The returnees also have trouble
sleeping and often congregate during the night for reasons unclear, and it’s
not long before loved ones grow uneasy (“I can’t stand her sweet smile anymore.
She scares me”). The beautifully shot They
Came Back
actually evokes another European genre-buster, Truly Madly Deeply: Getting a little
more time with the dearly departed sounds great on paper, but you’ve changed,
they’ve really changed, and all the
love in the world can’t mask the fact that it’s time to let go.

The
Memory of a Killer
stars Jan Decleir, arguably Belgium’s most accomplished
actor — and probably best known stateside for his role in the 1997 Oscar
winner Character — as Angelo Ledda,
a hard-boiled contract killer. Ledda’s chosen vocation is made more difficult
by the early stages of Alzheimer’s, as well as the fact that he’s taken it upon
himself to throw in a few freebies to settle a moral score.

It’s during this quest that Ledda,
sporting a mug that his employer describes as having lived under a streetcar
for a couple years, starts tangling with cerebral cop Vincke (Koen De Bouw),
who grows to warily respect Ledda but can’t condone his methods of justice.
Vincke is especially curious about Ledda’s actions because of their relation to
his previous investigation involving a pre-teen prostitute, but Vincke’s
hotheaded sidekick Verstuyft (Werner De Smedt) has no patience for what he
considers to be his partner’s squandering of golden opportunities to capture
the crafty yet slowly deteriorating Ledda.

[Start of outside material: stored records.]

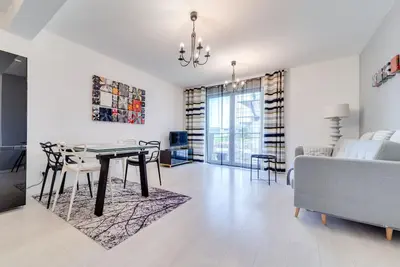Image de Appartement Kęty by Interhome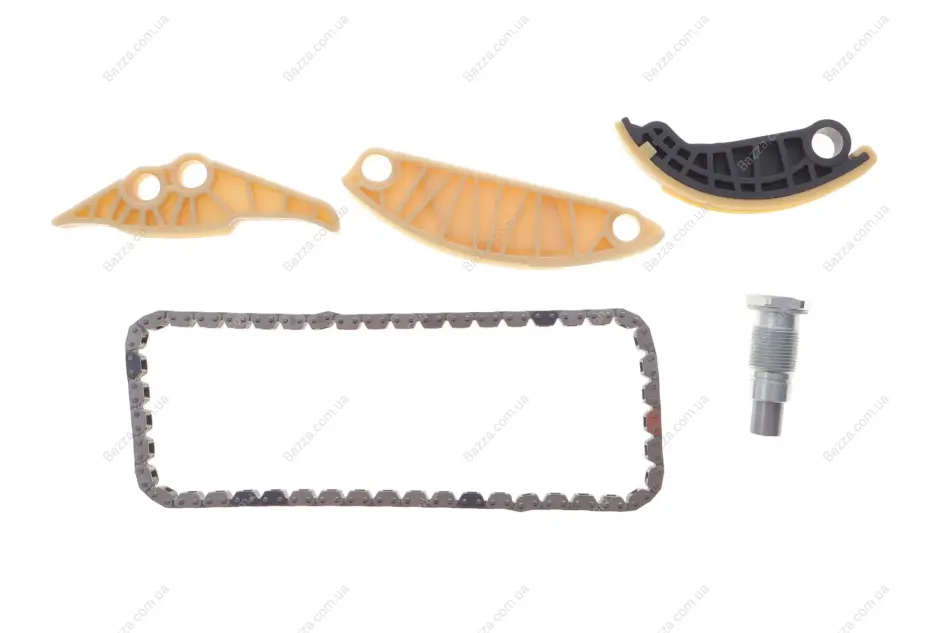 FEBI VW К-т цепи ГРМ Golf 2,0 GTI 13-, Audi A4/5/Q5 2.0TFSI quattro 16- febі bilstein 107193
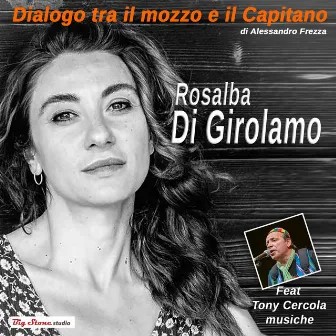 Dialogo tra il Mozzo e il Capitano by Rosalba Di Girolamo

Deft camerawork and interesting image
manipulation make Memory an ocular
treat, even when the plot seems to be getting a little too convoluted. It’s
tricky to elicit sympathy for a man who is basically a cold-blooded murderer,
but DeCleir’s performance as the damaged hitman is as good as any film work
you’ll see this year.

Though he’s wearing himself out to
elude the good guys who want him stopped and the bad guys who want him dead,
he’s accepted the fact that his life is beginning its denouement. This makes
him fearless.

Memory obviously invites superficial comparisons to the overrated Memento, since both films feature main characters forced to jot
important information on their forearms, and Van Looy cops to having watched
Michael Mann’s Heat for insight as to
how a director might handle law enforcement’s fascination with a criminal. But
rather than being a simple Frankenstein of other movies, Memory is actually based on a 1980s novel by Belgian writer Jef
Geeraerts called De Zaak Alzheimer (The Alzheimer Case), one of a series of
stories featuring the crimefighting team of Vincke and Verstuyft.

So Tinseltown can be as smug as it
likes, but the reality is that American filmmakers are plundering the Old World
for ideas and not the other way around. With the exception of 2005’s The Beat That My Heart Skipped, I’d be
hard-pressed to come up with a list of foreign films nicked from domestic
concepts.

Not surprisingly, The Memory of a Killer is being prepped
for an English-language version, with obvious surnames like DeNiro, Hopper, and
Hopkins being tossed around for the juicy main role, and Hollywood will once
again cackle all the way to the bank for operating under the belief that John
Q. Moviegoer am too dumm and layzee to reed subtitels.

The Memory of a Killer (R) opens
Friday, October 28, at the Little Theatre. | They Came Back (NR) is
showing Friday, October 28, in the George Eastman House’s Dryden Theatre.